Experimental and numerical investigations on the heat transfer characteristics of a real-sized radiant cooled wall system supported by machine learning

Abstract

Despite the extensive utilization of radiant air conditioning units in rooms, challenging points of design associated with the calculation of cooling load are still present. Except for the radiant wall cooling studies aimed at conducting heat transfer-focused analyses carried out by the authors of this investigation, neither experimental nor computational studies exist in the related literature. The current experimental and computational study aims to address the deficiencies in the radiant-cooled wall problem.
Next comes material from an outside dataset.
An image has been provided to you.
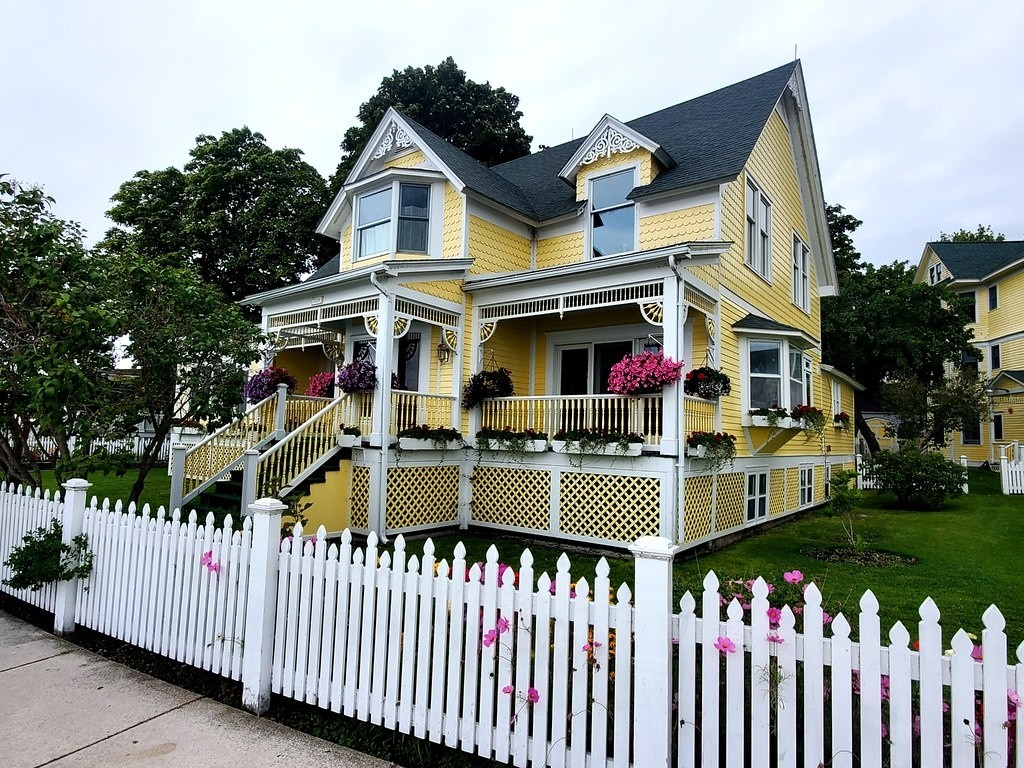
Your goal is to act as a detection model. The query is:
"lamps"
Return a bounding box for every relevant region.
[436,342,449,365]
Differing from other conditioned rooms, the heat is exposed through the back surface of the analyzed wall, whose heat flux range lies between 1.60 and 10.84 W/m2. The total, radiative, and convective heat transfer coefficients of 7.78, 5.13, and 2.52 W/m2.K are acquired as values for use in building energy simulation programs. Seven different artificial neural network models are designed to estimate the total, radiative, and convective heat transfer coefficients and heat transfer rates. Dependency analyses are also performed using various inputs in the investigated numerical models. The margin of deviation values computed for six different output factors are found below −1.80%, the mean square error values are less than 1.51E-04, the R values are greater than 0.98, and the data points do not surpass the 10% deviation line. Artificial neural networks have been found to outperform well-known correlations in estimating experimental results. Extensive measured experimental data are presented for the sake of other researchers numerical modelling and validation issues. Building energy simulation software designers and engineers in the field of thermal comfort are thought to benefit from these findings.